Supplied text:
**What Is a Lorenz Curve?**

**The Lorenz curve is a graphical representation showing the distribution of income or wealth within an economy developed by Max Lorenz in 1905.**

The Lorenz curve is a way to measure income distribution. The curve graphs cumulative percentages of income on the Y axis. It presents distribution as cumulative percentages of households on the X axis. If each group earns their share of the national income the Lorenz curve will be a straight line at a 45° angle. This is called the line of equality. For example, the bottom 10% earn 10% of national income, bottom 50% earn 50%, and so on.

**An economy with an unequal distribution of income will create a Lorenz curve that is bowed out from the line of equality**. For example, the bottom 25% earn 3% of national income, the bottom 50% earn 12%, and so on. Economies with a Lorenz curve farther from the line of equality have a less equal distribution of income. Conversely, economies with a Lorenz curve closer to the line of equality have a more equal distribution of income.

In practice, a Lorenz curve is usually a mathematical function estimated from an incomplete set of observations of income or wealth. It was developed by Max Lorenz in 1905 and is primarily used in economics. However, it may also be used to show inequality in other systems, for example, health care or access to education.

Supplied information:
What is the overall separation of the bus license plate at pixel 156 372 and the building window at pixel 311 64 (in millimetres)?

Work instructions:
1. In the Lorenz curve passage, edit everything from "In practice, a" down to "access to education." and write it out again, with "incomplete" replaced by "partial".
2. List every example in the Lorenz curve passage that pairs a bottom percentage of the population with the share of national income it earns.
3. Answer these questions on the Lorenz curve passage.
(a) On which axis does the curve graph cumulative percentages of income?
(b) What is the straight line at a 45° angle called?
(c) In what field is the Lorenz curve primarily used?

Task-by-task outputs:
1.
In practice, a Lorenz curve is usually a mathematical function estimated from an partial set of observations of income or wealth. It was developed by Max Lorenz in 1905 and is primarily used in economics. However, it may also be used to show inequality in other systems, for example, health care or access to education.

2.
- The bottom 10% earn 10% of national income.
- The bottom 50% earn 50%.
- The bottom 25% earn 3% of national income.
- The bottom 50% earn 12%.

3.
(a) The Y axis.
(b) The line of equality.
(c) Economics.